[Source data]
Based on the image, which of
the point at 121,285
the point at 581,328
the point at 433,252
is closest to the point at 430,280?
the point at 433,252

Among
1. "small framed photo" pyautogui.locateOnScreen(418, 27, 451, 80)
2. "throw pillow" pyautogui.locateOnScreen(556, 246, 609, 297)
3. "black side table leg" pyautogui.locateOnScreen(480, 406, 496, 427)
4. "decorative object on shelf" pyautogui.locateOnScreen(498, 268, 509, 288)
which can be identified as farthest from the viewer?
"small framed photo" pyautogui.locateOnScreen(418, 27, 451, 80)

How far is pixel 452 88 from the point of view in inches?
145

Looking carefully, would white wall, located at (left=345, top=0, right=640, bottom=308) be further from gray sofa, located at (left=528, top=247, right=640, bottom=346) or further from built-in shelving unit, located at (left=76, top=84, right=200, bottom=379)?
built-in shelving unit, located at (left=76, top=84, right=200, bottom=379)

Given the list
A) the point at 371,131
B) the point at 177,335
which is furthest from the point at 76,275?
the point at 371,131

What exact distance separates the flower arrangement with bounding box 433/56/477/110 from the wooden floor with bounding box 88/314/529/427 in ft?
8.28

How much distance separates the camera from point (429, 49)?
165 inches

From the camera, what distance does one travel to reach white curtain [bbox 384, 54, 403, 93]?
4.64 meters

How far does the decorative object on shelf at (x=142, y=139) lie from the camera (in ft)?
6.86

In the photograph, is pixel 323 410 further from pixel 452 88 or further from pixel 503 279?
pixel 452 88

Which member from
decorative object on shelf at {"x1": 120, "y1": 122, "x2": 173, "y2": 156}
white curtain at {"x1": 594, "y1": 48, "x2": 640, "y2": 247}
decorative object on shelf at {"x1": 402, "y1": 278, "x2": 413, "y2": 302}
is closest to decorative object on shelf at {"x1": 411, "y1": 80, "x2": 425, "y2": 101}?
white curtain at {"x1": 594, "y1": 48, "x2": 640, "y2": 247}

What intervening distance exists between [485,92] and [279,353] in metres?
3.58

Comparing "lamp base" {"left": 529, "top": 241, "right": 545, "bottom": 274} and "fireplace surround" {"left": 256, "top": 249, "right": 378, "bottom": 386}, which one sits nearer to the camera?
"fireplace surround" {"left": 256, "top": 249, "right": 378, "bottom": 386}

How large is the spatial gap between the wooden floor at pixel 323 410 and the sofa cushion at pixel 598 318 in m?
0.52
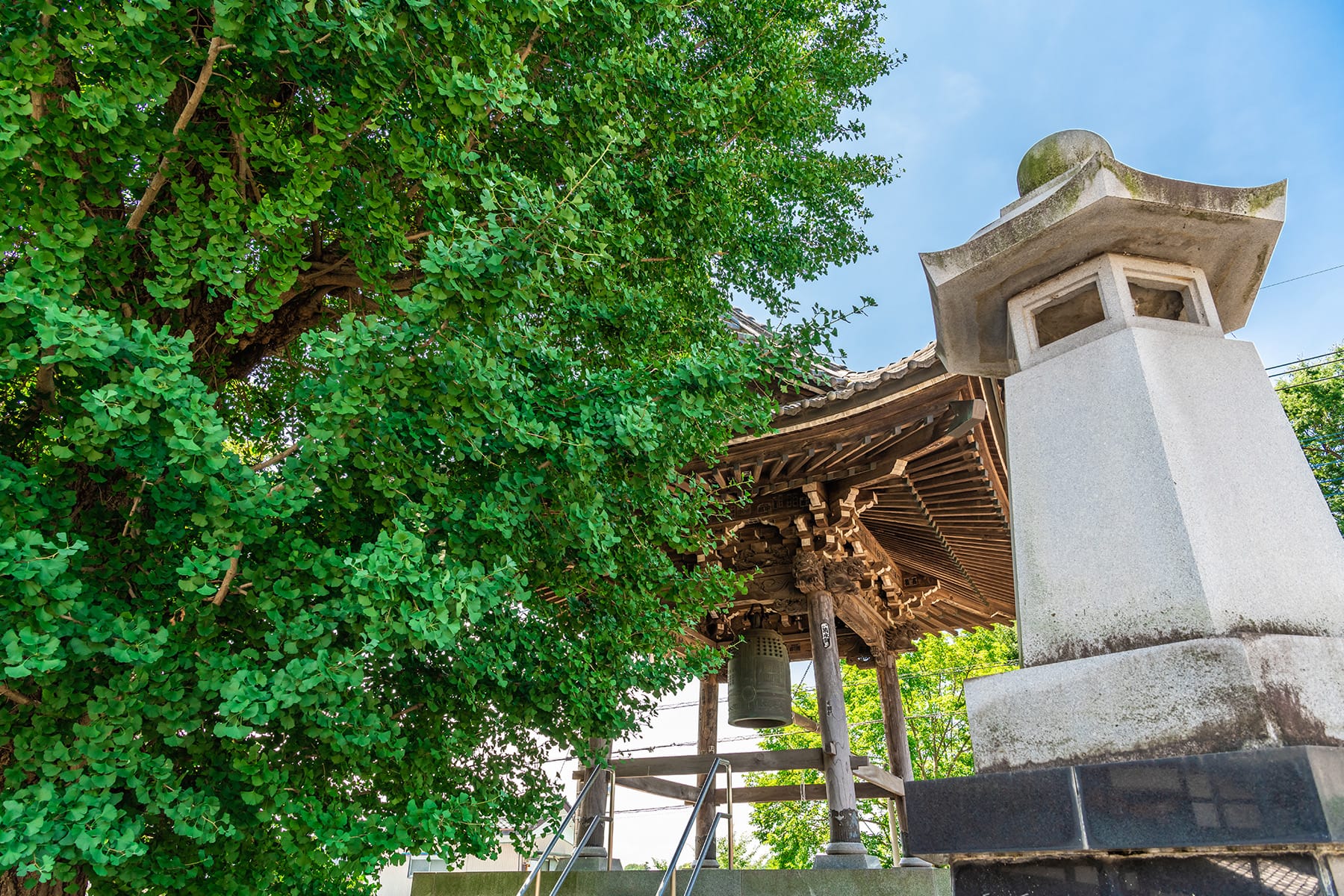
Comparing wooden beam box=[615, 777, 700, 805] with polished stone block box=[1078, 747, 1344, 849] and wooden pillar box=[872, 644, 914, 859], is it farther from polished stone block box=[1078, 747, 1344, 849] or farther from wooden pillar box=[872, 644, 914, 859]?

◆ DESCRIPTION OF THE TASK
Rewrite the listing with every instance of "decorative object on shelf" changed to "ornament on shelf", keeping all other text the same. Leave out the pictures.

◆ EXERCISE SOLUTION
Based on the image, which of
the point at 121,285
the point at 581,328
the point at 433,252
is closest to the point at 430,280?
the point at 433,252

Among
1. "small framed photo" pyautogui.locateOnScreen(418, 27, 451, 80)
2. "throw pillow" pyautogui.locateOnScreen(556, 246, 609, 297)
3. "black side table leg" pyautogui.locateOnScreen(480, 406, 496, 427)
4. "ornament on shelf" pyautogui.locateOnScreen(498, 268, 509, 288)
which can be identified as farthest from the viewer?
"small framed photo" pyautogui.locateOnScreen(418, 27, 451, 80)

How far is pixel 452 88 from the point of view in inches?
145

Looking carefully, would white wall, located at (left=345, top=0, right=640, bottom=308) be further from gray sofa, located at (left=528, top=247, right=640, bottom=346) or further from built-in shelving unit, located at (left=76, top=84, right=200, bottom=379)?
built-in shelving unit, located at (left=76, top=84, right=200, bottom=379)

Given the list
A) the point at 371,131
B) the point at 177,335
which is furthest from the point at 76,275?
the point at 371,131

What exact distance separates the flower arrangement with bounding box 433/56/477/110 from the wooden floor with bounding box 88/314/529/427 in ft?
8.28

How much distance separates the camera from point (429, 49)?
165 inches

From the camera, what distance does one travel to reach white curtain [bbox 384, 54, 403, 93]?
4.64 meters

How far does the ornament on shelf at (x=142, y=139) lie from the camera (in ft)?
6.86

In the photograph, is pixel 323 410 further from pixel 452 88 or further from pixel 503 279?
pixel 452 88

Which member from
ornament on shelf at {"x1": 120, "y1": 122, "x2": 173, "y2": 156}
white curtain at {"x1": 594, "y1": 48, "x2": 640, "y2": 247}
ornament on shelf at {"x1": 402, "y1": 278, "x2": 413, "y2": 302}
is closest to ornament on shelf at {"x1": 411, "y1": 80, "x2": 425, "y2": 101}?
white curtain at {"x1": 594, "y1": 48, "x2": 640, "y2": 247}

What intervening distance exists between [485,92] and [279,353] in metres?
3.58

Comparing "lamp base" {"left": 529, "top": 241, "right": 545, "bottom": 274} and "fireplace surround" {"left": 256, "top": 249, "right": 378, "bottom": 386}, which one sits nearer to the camera?
"fireplace surround" {"left": 256, "top": 249, "right": 378, "bottom": 386}

How large is the spatial gap between the wooden floor at pixel 323 410 and the sofa cushion at pixel 598 318 in m?
0.52
Comparing wooden beam box=[615, 777, 700, 805] with polished stone block box=[1078, 747, 1344, 849] and wooden pillar box=[872, 644, 914, 859], is it farther from polished stone block box=[1078, 747, 1344, 849] or farther from wooden pillar box=[872, 644, 914, 859]?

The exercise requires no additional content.